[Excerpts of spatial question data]
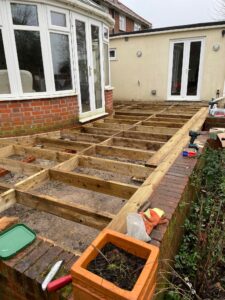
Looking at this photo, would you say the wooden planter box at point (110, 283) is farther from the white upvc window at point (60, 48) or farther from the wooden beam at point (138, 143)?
the white upvc window at point (60, 48)

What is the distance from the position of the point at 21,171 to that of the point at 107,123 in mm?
2731

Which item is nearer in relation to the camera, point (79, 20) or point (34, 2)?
point (34, 2)

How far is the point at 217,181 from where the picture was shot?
3297 millimetres

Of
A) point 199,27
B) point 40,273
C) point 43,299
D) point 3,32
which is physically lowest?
point 43,299

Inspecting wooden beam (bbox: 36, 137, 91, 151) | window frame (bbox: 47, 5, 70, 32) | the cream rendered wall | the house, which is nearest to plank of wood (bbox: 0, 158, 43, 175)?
wooden beam (bbox: 36, 137, 91, 151)

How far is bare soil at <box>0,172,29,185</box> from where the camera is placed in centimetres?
305

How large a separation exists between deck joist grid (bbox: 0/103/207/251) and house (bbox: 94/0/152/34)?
1231 centimetres

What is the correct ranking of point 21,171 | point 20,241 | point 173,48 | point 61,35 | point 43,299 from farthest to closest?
point 173,48
point 61,35
point 21,171
point 20,241
point 43,299

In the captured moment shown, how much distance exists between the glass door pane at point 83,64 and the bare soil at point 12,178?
105 inches

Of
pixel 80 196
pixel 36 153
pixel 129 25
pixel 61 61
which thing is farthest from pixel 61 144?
pixel 129 25

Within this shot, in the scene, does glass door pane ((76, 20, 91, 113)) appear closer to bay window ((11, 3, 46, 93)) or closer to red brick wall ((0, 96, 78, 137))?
red brick wall ((0, 96, 78, 137))

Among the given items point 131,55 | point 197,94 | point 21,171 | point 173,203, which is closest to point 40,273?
point 173,203

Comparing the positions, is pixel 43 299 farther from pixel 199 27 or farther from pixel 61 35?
pixel 199 27

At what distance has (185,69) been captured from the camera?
873cm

### Written request
Please lay out the lines starting at the one containing "Comparing the positions, is" and ending at the last line of the data as a Markdown table with the columns "Row" and "Line", leaving out blank lines.

### Task solution
| Row | Line |
|---|---|
| 1 | Comparing the positions, is pixel 43 299 farther from pixel 199 27 or farther from pixel 61 35? |
| 2 | pixel 199 27 |
| 3 | At what distance has (185,69) been captured from the camera? |
| 4 | 873cm |